The Boulder Daily Camera and Denver television station KUSA analyzed lab test results and reports in the unsolved murder two decades after the 6-year-old beauty contestant was found dead in the basement of her family's home.

Forensic experts who examined those tests disputed former District Attorney Mary Lacy's conclusion that a DNA profile found in one location on the girl's underpants and two spots on her long johns necessarily belonged to the killer. An outside laboratory found genetic markers from two people in Ramsey's clothing, Reuters reported.

That's something Lacy's office was told, according to documents obtained by the news organizations, but did not mention when clearing the Ramseys in 2008.

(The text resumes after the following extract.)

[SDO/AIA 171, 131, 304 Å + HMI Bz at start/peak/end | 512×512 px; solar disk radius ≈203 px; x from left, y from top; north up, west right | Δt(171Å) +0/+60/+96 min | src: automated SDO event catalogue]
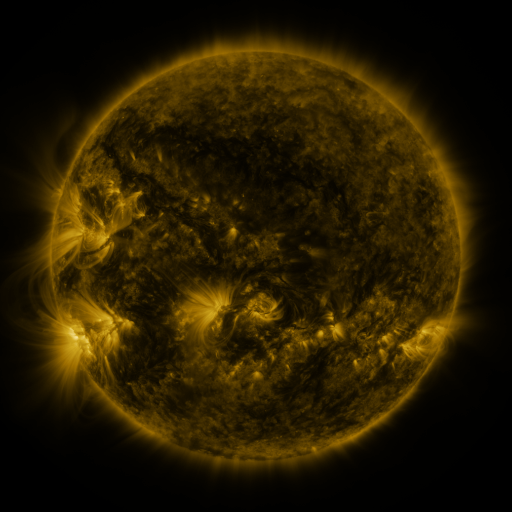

The existence of a third person’s genetic markers has never previously been publicly revealed, according to the report.

The beaten and strangled body of JonBenet Ramsey was found in the basement of her parents’ Boulder, Colorado, home on Dec. 26, 1996. No one has been charged with her killing.

In 1999, a grand jury voted to indict JonBenet's parents, John Patsy and Patsy Ramsey, for child abuse resulting in death, but then-District Attorney Alex Hunter declined to prosecute, citing a lack of evidence.

Patsy Ramsey died in June 2006 after battling ovarian cancer for more than a decade.